Brigadier General Leonard C. Ward (November 17, 1917 – March 20, 2001) was a United States Army officer who served as Chief of the Army Division (now Director of the Army National Guard) at the National Guard Bureau.

==Early life==
Leonard Cecil Ward was born in Virginia, Minnesota on November 17, 1917, and was raised in Minnesota, Oklahoma and Michigan. He graduated from the Michigan College of Mining and Technology (now Michigan Technological University) in 1939 with a Bachelor of Science degree in electrical engineering, received his commission as a second lieutenant of Engineers from the Reserve Officer Training Corps, and joined the Michigan Army National Guard. Ward later earned a Master of Science degree in information systems technology from George Washington University.

==World War II==
Ward settled first in Ishpeming and later East Lansing, and entered active duty with the 32nd Infantry Division in 1940. He served in the European Theater during World War II, first as a platoon leader and company commander in the 107th Engineer Battalion, and later on the staff of the 1121st Engineer Combat Group, both units that were part of the V Corps.

==Post World War II==
He continued his military service after the war, and graduated from the United States Army Command and General Staff College in 1948. He was promoted to lieutenant colonel in 1951, and from 1952 to 1957 he was commander of the 107th Engineer Battalion.

In 1957 Ward was appointed engineer staff officer for the 46th Infantry Division, and in 1959 he was named deputy chief of staff for operations (G3).
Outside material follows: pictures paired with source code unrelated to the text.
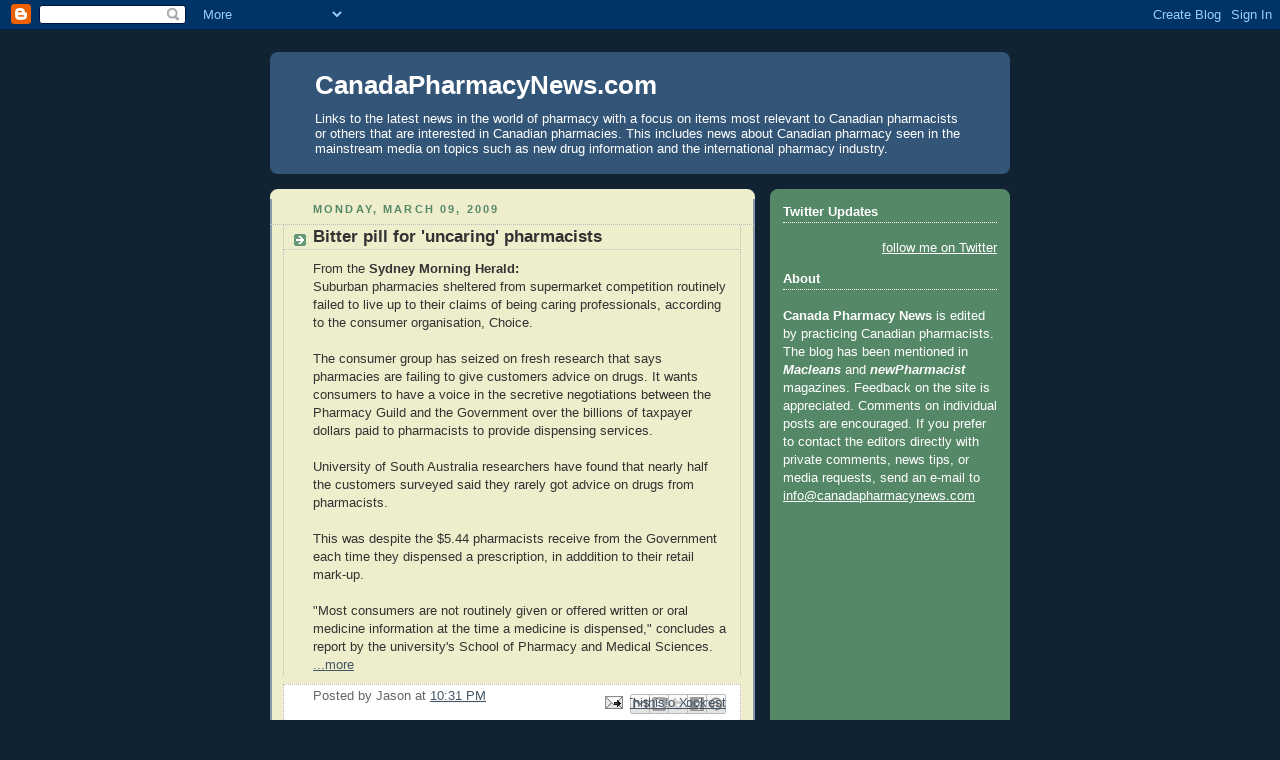

--- FILE ---
content_type: text/html; charset=UTF-8
request_url: http://www.canadapharmacynews.com/b/stats?style=BLACK_TRANSPARENT&timeRange=ALL_TIME&token=APq4FmCKM7Ws9n7SRbxhnYVHCEcSmaQHvKjiT37CPRMemciF6DX0jtH2BpGWvz834W9-HT0KZLXr7KzJDy_d9l3W8Kgd5ezrig
body_size: 252
content:
{"total":3285555,"sparklineOptions":{"backgroundColor":{"fillOpacity":0.1,"fill":"#000000"},"series":[{"areaOpacity":0.3,"color":"#202020"}]},"sparklineData":[[0,46],[1,53],[2,52],[3,42],[4,100],[5,40],[6,36],[7,18],[8,5],[9,5],[10,7],[11,38],[12,21],[13,4],[14,26],[15,3],[16,2],[17,2],[18,2],[19,5],[20,6],[21,5],[22,6],[23,2],[24,4],[25,6],[26,6],[27,15],[28,10],[29,4]],"nextTickMs":276923}

--- FILE ---
content_type: text/html; charset=utf-8
request_url: https://www.google.com/recaptcha/api2/aframe
body_size: 266
content:
<!DOCTYPE HTML><html><head><meta http-equiv="content-type" content="text/html; charset=UTF-8"></head><body><script nonce="fLibfVwwmNa6EYIRchEi4Q">/** Anti-fraud and anti-abuse applications only. See google.com/recaptcha */ try{var clients={'sodar':'https://pagead2.googlesyndication.com/pagead/sodar?'};window.addEventListener("message",function(a){try{if(a.source===window.parent){var b=JSON.parse(a.data);var c=clients[b['id']];if(c){var d=document.createElement('img');d.src=c+b['params']+'&rc='+(localStorage.getItem("rc::a")?sessionStorage.getItem("rc::b"):"");window.document.body.appendChild(d);sessionStorage.setItem("rc::e",parseInt(sessionStorage.getItem("rc::e")||0)+1);localStorage.setItem("rc::h",'1764614961281');}}}catch(b){}});window.parent.postMessage("_grecaptcha_ready", "*");}catch(b){}</script></body></html>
In 1962 Ward was promoted to colonel and assigned as the National Guard representative on the Army Staff at the Pentagon. He served until 1967, when he was assigned as assistant division commander of the 46th Infantry Division and promoted to brigadier general. He also served as the final commander of the 46th Division before it was deactivated in 1968.

==National Guard Bureau==
In 1968 Ward was assigned to the National Guard Bureau as chief of the Army Division, succeeding Charles L. Southward. In 1970 this position was upgraded to a major general’s assignment with the title director of the Army National Guard. The director of the Army National Guard was authorized a brigadier general as a deputy, and Ward was appointed deputy director of the Army National Guard, serving until his 1972 retirement. He was succeeded by Joseph R. Jelinek.

==Post military career==
After retiring from the military, Ward was employed by Computer Sciences Corporation, providing Information Management consulting services to the military, government and corporate clients.
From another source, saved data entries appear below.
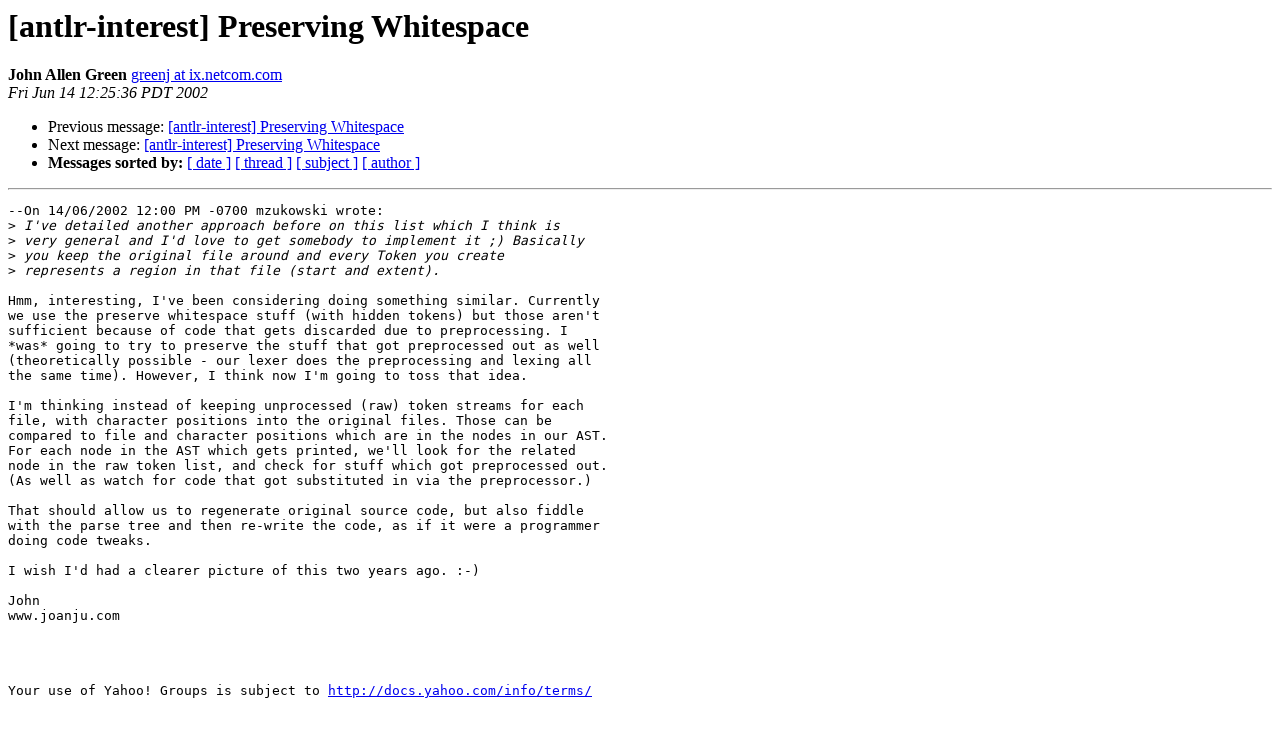

--- FILE ---
content_type: text/html; charset=utf-8
request_url: https://www.antlr3.org/pipermail/antlr-interest/2002-June/001385.html
body_size: 1315
content:
<!DOCTYPE HTML PUBLIC "-//W3C//DTD HTML 3.2//EN">
<HTML>
 <HEAD>
   <TITLE> [antlr-interest] Preserving Whitespace
   </TITLE>
   <LINK REL="Index" HREF="index.html" >
   <LINK REL="made" HREF="mailto:antlr-interest%40antlr.org?Subject=%5Bantlr-interest%5D%20Preserving%20Whitespace&In-Reply-To=170826586F3BD511910D0200C110AAA8032B49F4%40memail03.bco-home.com">
   <META NAME="robots" CONTENT="index,nofollow">
   <META http-equiv="Content-Type" content="text/html; charset=us-ascii">
   <LINK REL="Previous"  HREF="001384.html">
   <LINK REL="Next"  HREF="001404.html">
 </HEAD>
 <BODY BGCOLOR="#ffffff">
   <H1>[antlr-interest] Preserving Whitespace</H1>
    <B>John Allen Green</B> 
    <A HREF="mailto:antlr-interest%40antlr.org?Subject=%5Bantlr-interest%5D%20Preserving%20Whitespace&In-Reply-To=170826586F3BD511910D0200C110AAA8032B49F4%40memail03.bco-home.com"
       TITLE="[antlr-interest] Preserving Whitespace">greenj at ix.netcom.com
       </A><BR>
    <I>Fri Jun 14 12:25:36 PDT 2002</I>
    <P><UL>
        <LI>Previous message: <A HREF="001384.html">[antlr-interest] Preserving Whitespace
</A></li>
        <LI>Next message: <A HREF="001404.html">[antlr-interest] Preserving Whitespace
</A></li>
         <LI> <B>Messages sorted by:</B> 
              <a href="date.html#1385">[ date ]</a>
              <a href="thread.html#1385">[ thread ]</a>
              <a href="subject.html#1385">[ subject ]</a>
              <a href="author.html#1385">[ author ]</a>
         </LI>
       </UL>
    <HR>  
<!--beginarticle-->
<PRE>
--On 14/06/2002 12:00 PM -0700 mzukowski wrote:
&gt;<i> I've detailed another approach before on this list which I think is
</I>&gt;<i> very general and I'd love to get somebody to implement it ;) Basically
</I>&gt;<i> you keep the original file around and every Token you create
</I>&gt;<i> represents a region in that file (start and extent).
</I>
Hmm, interesting, I've been considering doing something similar. Currently
we use the preserve whitespace stuff (with hidden tokens) but those aren't
sufficient because of code that gets discarded due to preprocessing. I
*was* going to try to preserve the stuff that got preprocessed out as well
(theoretically possible - our lexer does the preprocessing and lexing all
the same time). However, I think now I'm going to toss that idea. 

I'm thinking instead of keeping unprocessed (raw) token streams for each
file, with character positions into the original files. Those can be
compared to file and character positions which are in the nodes in our AST.
For each node in the AST which gets printed, we'll look for the related
node in the raw token list, and check for stuff which got preprocessed out.
(As well as watch for code that got substituted in via the preprocessor.)

That should allow us to regenerate original source code, but also fiddle
with the parse tree and then re-write the code, as if it were a programmer
doing code tweaks.

I wish I'd had a clearer picture of this two years ago. :-)

John
www.joanju.com


 

Your use of Yahoo! Groups is subject to <A HREF="http://docs.yahoo.com/info/terms/">http://docs.yahoo.com/info/terms/</A> 

</PRE>

<!--endarticle-->
    <HR>
    <P><UL>
        <!--threads-->
	<LI>Previous message: <A HREF="001384.html">[antlr-interest] Preserving Whitespace
</A></li>
	<LI>Next message: <A HREF="001404.html">[antlr-interest] Preserving Whitespace
</A></li>
         <LI> <B>Messages sorted by:</B> 
              <a href="date.html#1385">[ date ]</a>
              <a href="thread.html#1385">[ thread ]</a>
              <a href="subject.html#1385">[ subject ]</a>
              <a href="author.html#1385">[ author ]</a>
         </LI>
       </UL>

<hr>
<a href="http://www.antlr.org/mailman/listinfo/antlr-interest">More information about the antlr-interest
mailing list</a><br>
</body></html>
==Awards and decorations==
Ward’s awards included: Legion of Merit; Bronze Star Medal with oak leaf cluster; American Defense Service Medal; European-African-Middle Eastern Campaign Medal with Arrowhead device and five Battle Stars; World War II Victory Medal; Armed Forces Reserve Medal; Michigan Distinguished Service Medal; and Michigan Service Medal with three oak leaf clusters.

==Death and burial==
In retirement Ward resided in McLean, Virginia. He died at Walter Reed Army Medical Center on March 20, 2001 and was buried at Arlington National Cemetery, Section 48, Grave 1974.